● **Work instructions**: Find all lines with the word "name" in the material, then copy them.

▽

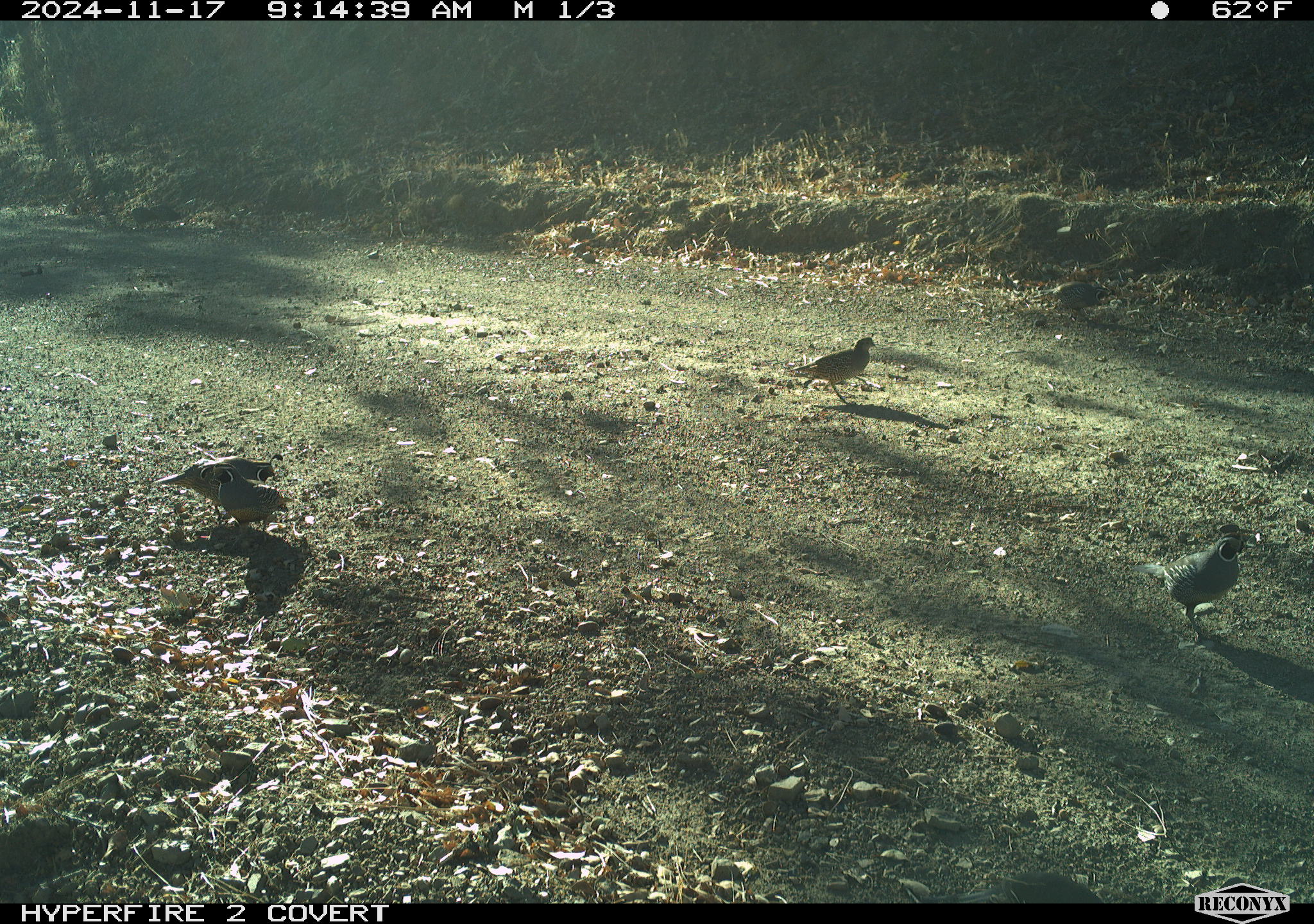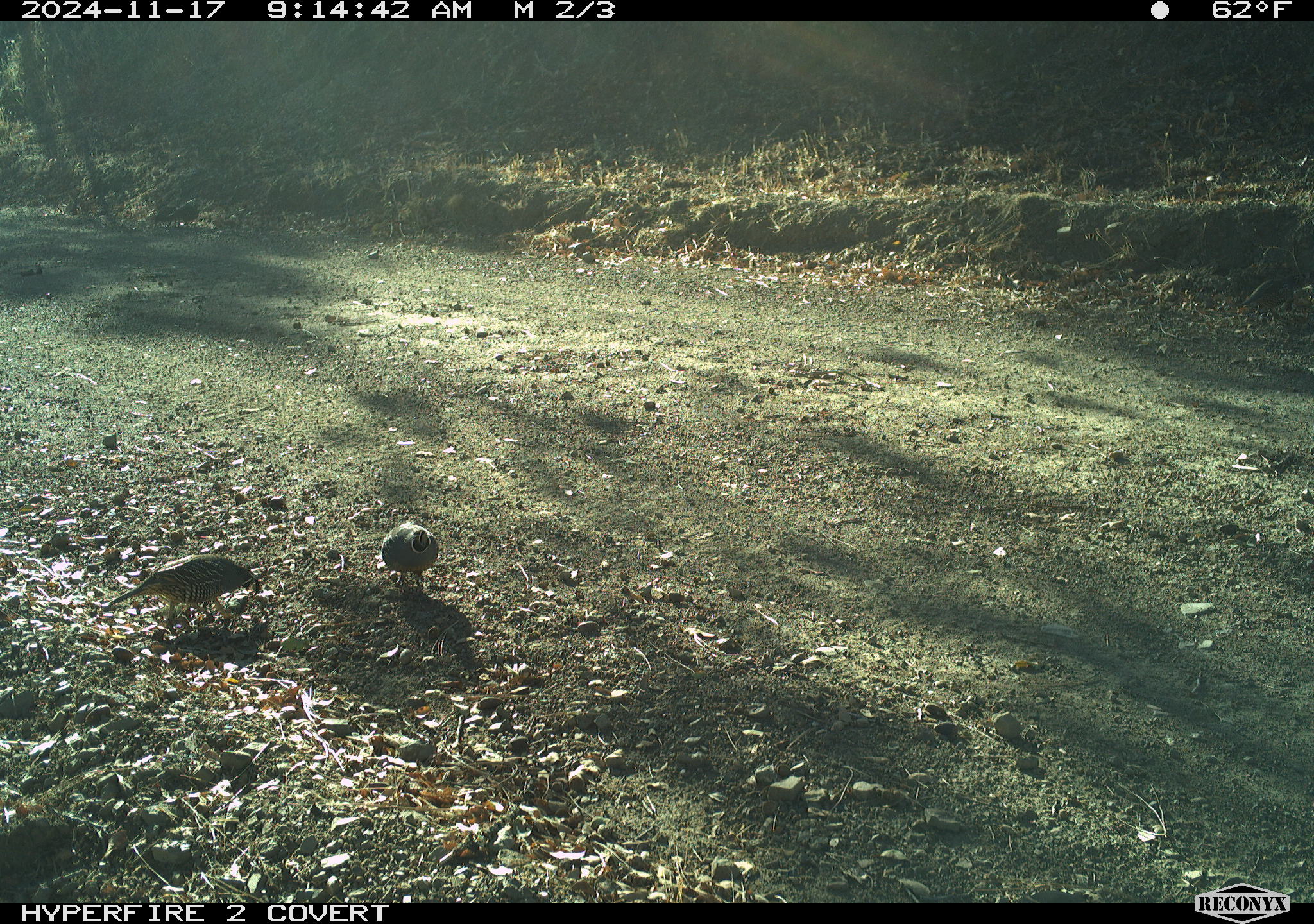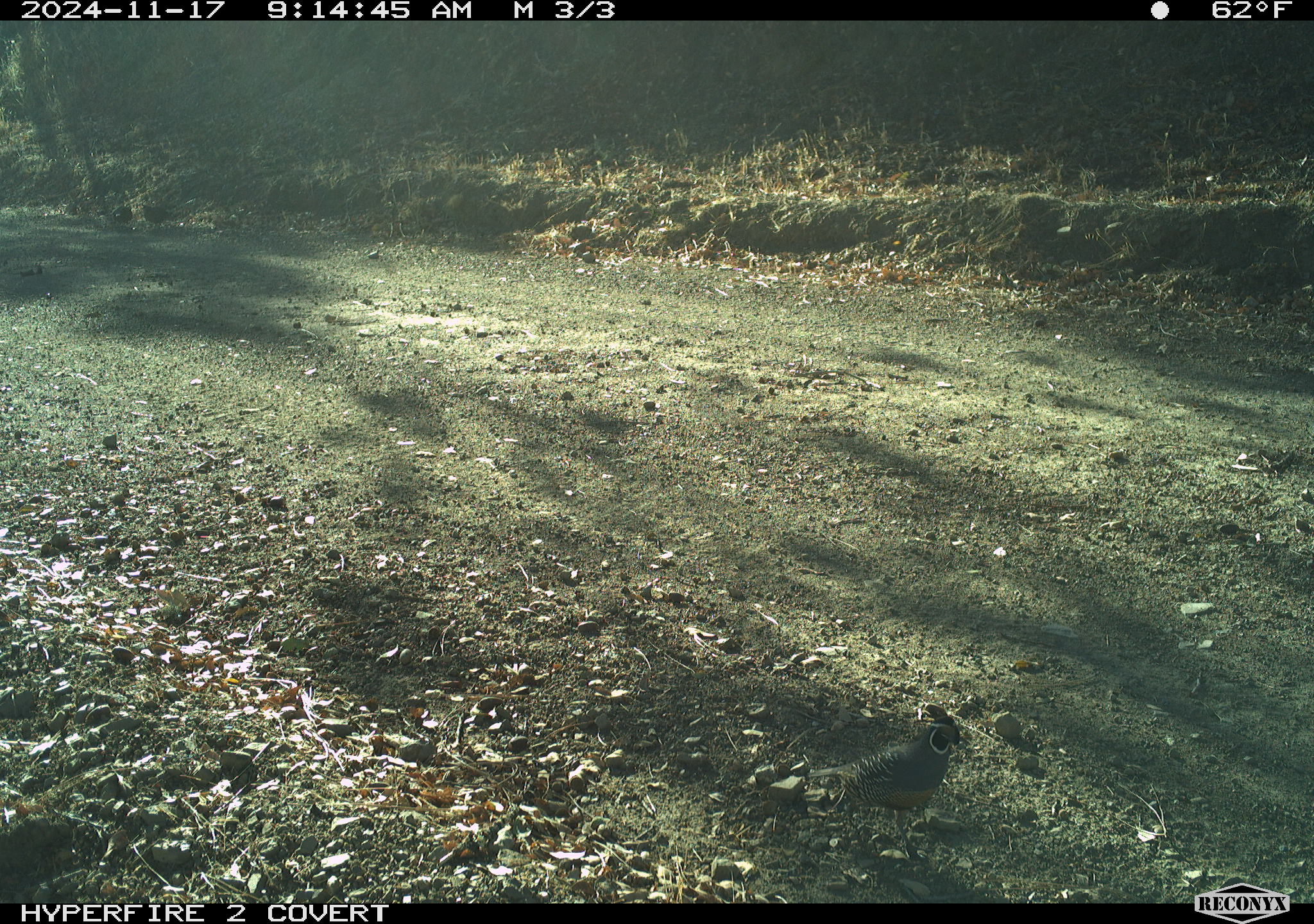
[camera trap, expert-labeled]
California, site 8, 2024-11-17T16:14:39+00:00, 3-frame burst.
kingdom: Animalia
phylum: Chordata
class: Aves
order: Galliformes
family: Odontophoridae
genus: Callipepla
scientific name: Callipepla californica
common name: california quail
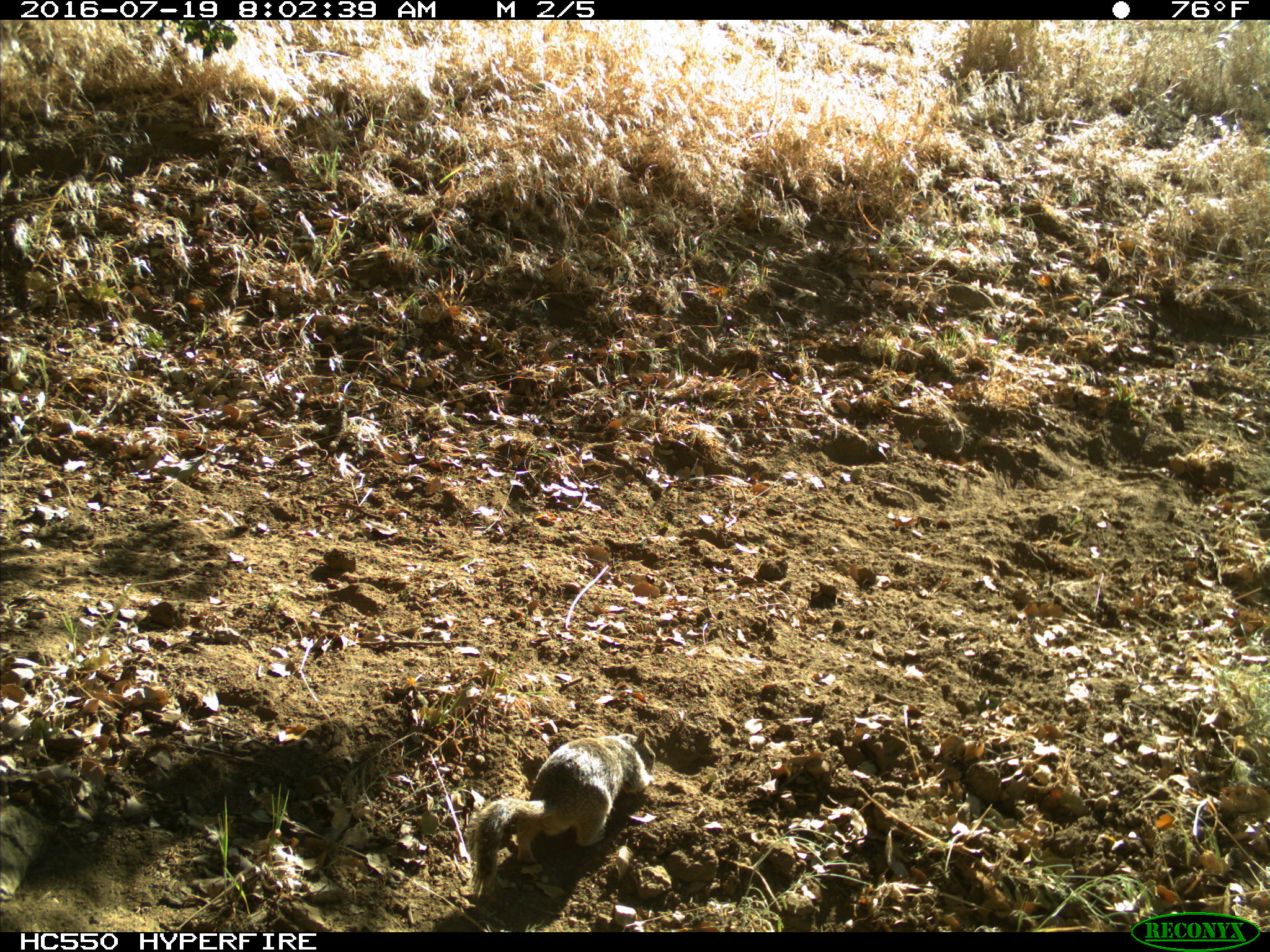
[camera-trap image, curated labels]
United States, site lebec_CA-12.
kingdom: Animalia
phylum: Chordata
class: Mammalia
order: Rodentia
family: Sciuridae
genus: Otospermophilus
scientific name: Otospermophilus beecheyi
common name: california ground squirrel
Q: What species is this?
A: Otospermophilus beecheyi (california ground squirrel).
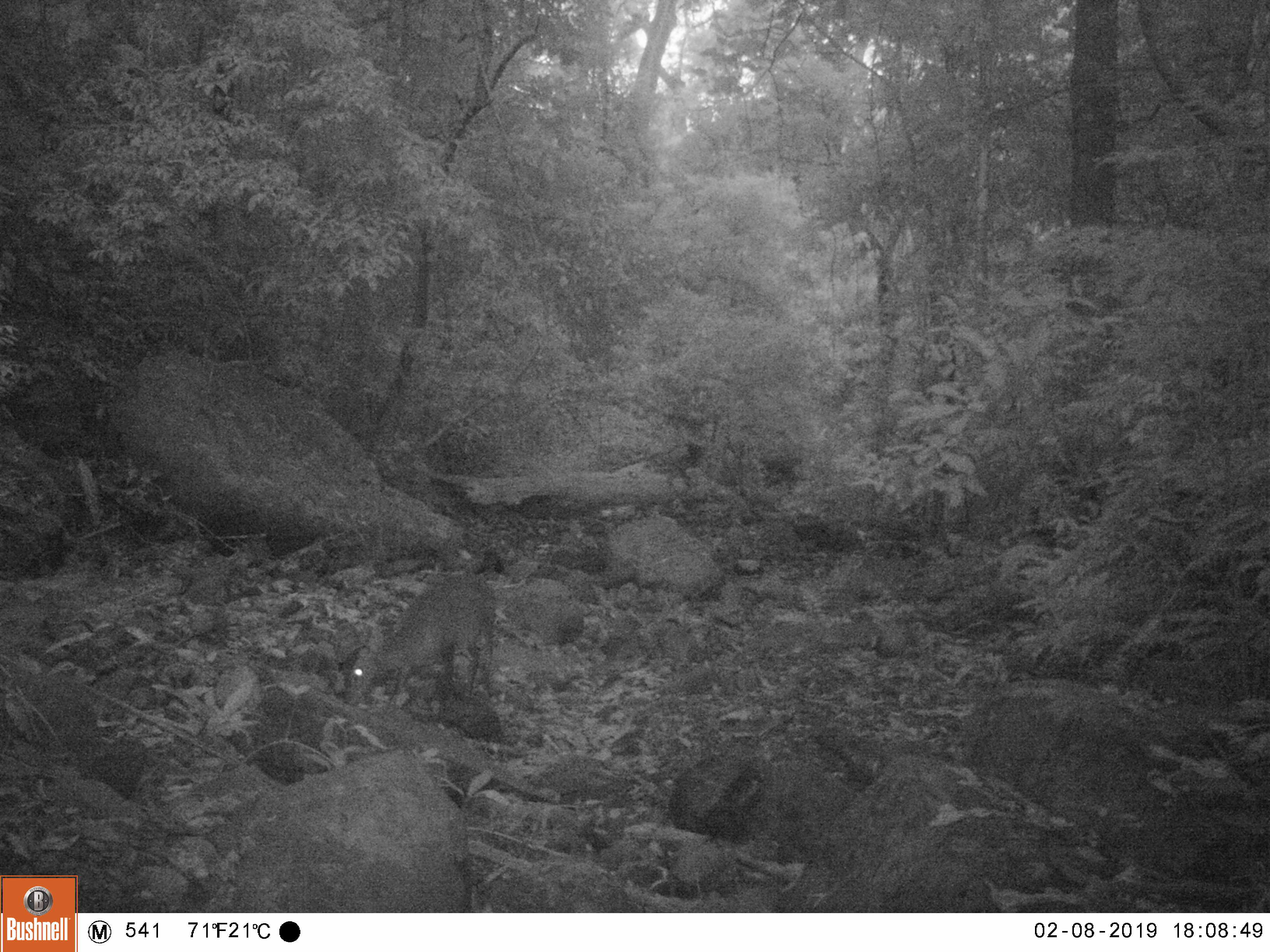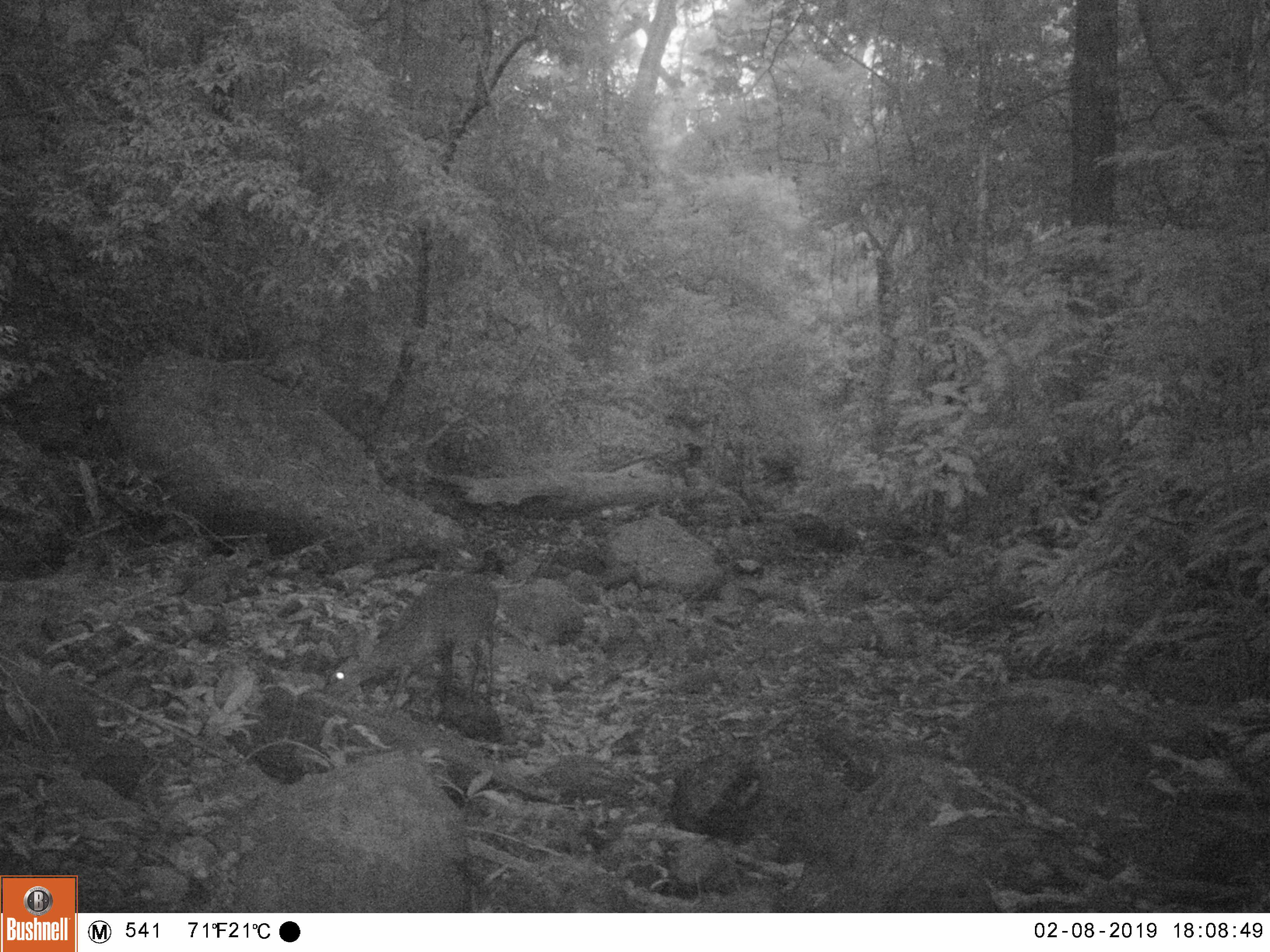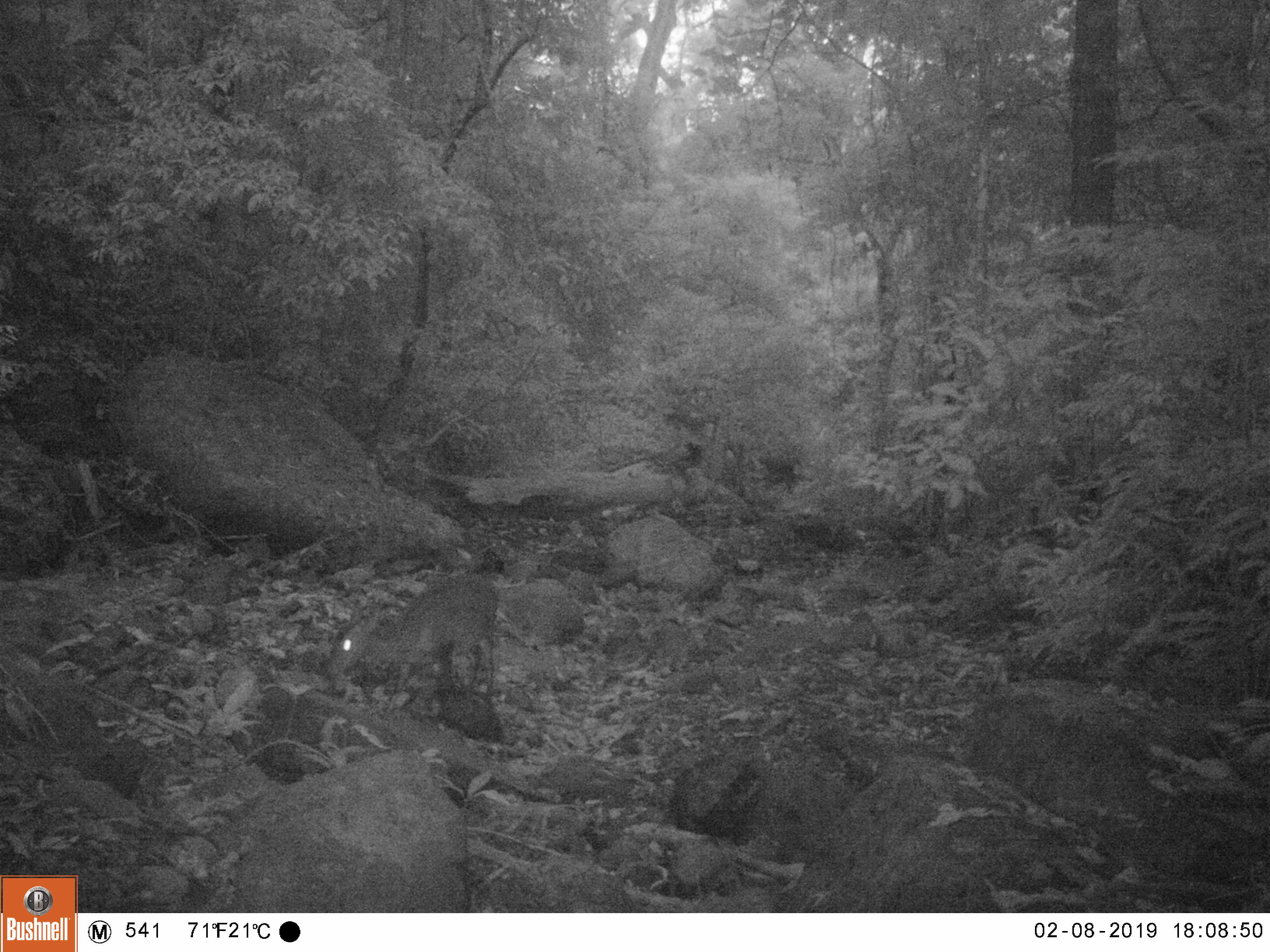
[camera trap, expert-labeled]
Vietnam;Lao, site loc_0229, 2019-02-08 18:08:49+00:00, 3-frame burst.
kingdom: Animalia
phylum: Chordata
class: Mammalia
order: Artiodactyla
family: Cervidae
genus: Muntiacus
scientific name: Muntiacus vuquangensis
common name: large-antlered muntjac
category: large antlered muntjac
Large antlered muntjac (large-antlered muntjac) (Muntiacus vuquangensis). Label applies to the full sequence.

△

● **Response area**:
scientific name: Callipepla californica
common name: california quail
scientific name: Otospermophilus beecheyi
common name: california ground squirrel
scientific name: Muntiacus vuquangensis
common name: large-antlered muntjac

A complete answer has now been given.